Vorliegender Textauszug —
AHA: In einem Antwortbrief in der AHA an Hellson schrieb MDE sinngemäß, dass für die EGT in der Kommunikation Argumentieren und die unbedingte Suche nach dem Konsens das Non plus ultra im Umgang mit Menschen sei. Ist dann nicht die Demokratie als Staatsform mit von Menschen gemachten Gesetzten nicht doch die beste Form, um einen solchen Umgang allgemein zu verwirklichen?

MDE: In seinem Kommentar zu AL 1/35 sagt MDE sinngemäß, dass Demokratie eine Form ist die keinem höheren Prinzip entspricht, sondern von Menschen gemacht ist. Wenn der Mensch aber dem Liber Al nach der potentielle Gott ist, ist ein höheres Prinzip erkennbar und die humanistische Idee, der ja letztlich die Demokratie zugrunde liegt ist meiner Meinung nach durchaus mit dem AL kompatibel.

Ich denke die Demokratie, so schlecht sie auch funktioniert, ist die einzige Staatsform, die im Sinne des Al entwicklungsfähig ist, in totalitären Systemen wäre das AL schon längst verboten. Daher finde ich, dass es einem Thelemiten durchaus steht, sich für die Demokratie einzusetzen. Denn wer Konsens sucht, muss auch verschiedene Gesetz(mäßigkeiten) akzeptieren und eine von Menschen gemachte Gesellschaft sollte nach allen Erfahrungen so wenig wie möglich per Gesetz eingreifen und nur dazu da sein, "das Schlimmste zu verhindern".

Hier kann sich dann auch für jeden ein persönliches "göttliches Gesetz" verwirklichen lassen und das Gesetz des Liber AL kann sich ungehindert entwickeln. Demokratie lässt theoretisch auch die Konsenbildung zu, wieder ein antikes, göttliches Recht einzuführen, aber welche Instanz überprüft dann den Pharao und seine Minister, ob er er nicht einer Illusion aufsitzt?

VIII. Leserfragen. Demokratie, Liberalismus, spiritueller Berater

In der Demokratie ist der Mensch eine Stimme, er hat nur quantitativen Wert. Für Liberale ist der Wert jedes Menschen unendlich.

AHA: [Frage fehlt im Transkript]

MDE: Ich bin kein unbedingter Anhänger der Demokratie, aber ein überzeugter Liberaler. Liberalismus meint solche Sachen wie Meinungsfreiheit, Unverletzlichkeit der Wohnung, Pressefreiheit etc. Demokratie meint nur Herrschaft der Mehrheit. Demokratie kann illiberal sein. Das zeigt sich u.a. darin, dass die Freiheitsrechte in der BRD in den letzten Jahrzehnten immer mehr eingeschränkt wurden. In der Demokratie ist der Mensch eine Stimme, er hat nur quantitativen Wert.

Inhalt des Datensatzes —
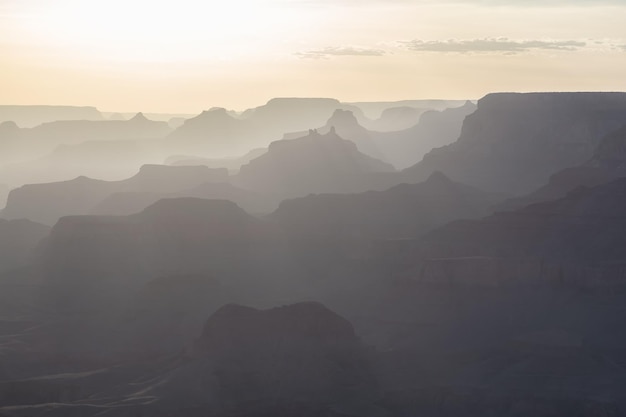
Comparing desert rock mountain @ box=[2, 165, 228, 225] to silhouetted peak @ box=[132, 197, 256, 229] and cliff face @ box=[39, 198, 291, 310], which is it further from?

Arbeitsaufträge —
1 > Welche Freiheiten nennt MDE im Textauszug über Demokratie und Liberalismus als Bedeutung von Liberalismus? Zähle alle auf.
2 > Gib aus dem Textauszug über Demokratie und Liberalismus alles von „Hier kann sich“ bis hinunter zu „einer Illusion aufsitzt?“ wortgetreu wieder.

Lösungen pro Aufgabe —
1 > Meinungsfreiheit, Unverletzlichkeit der Wohnung, Pressefreiheit

2 >
Hier kann sich dann auch für jeden ein persönliches "göttliches Gesetz" verwirklichen lassen und das Gesetz des Liber AL kann sich ungehindert entwickeln. Demokratie lässt theoretisch auch die Konsenbildung zu, wieder ein antikes, göttliches Recht einzuführen, aber welche Instanz überprüft dann den Pharao und seine Minister, ob er er nicht einer Illusion aufsitzt?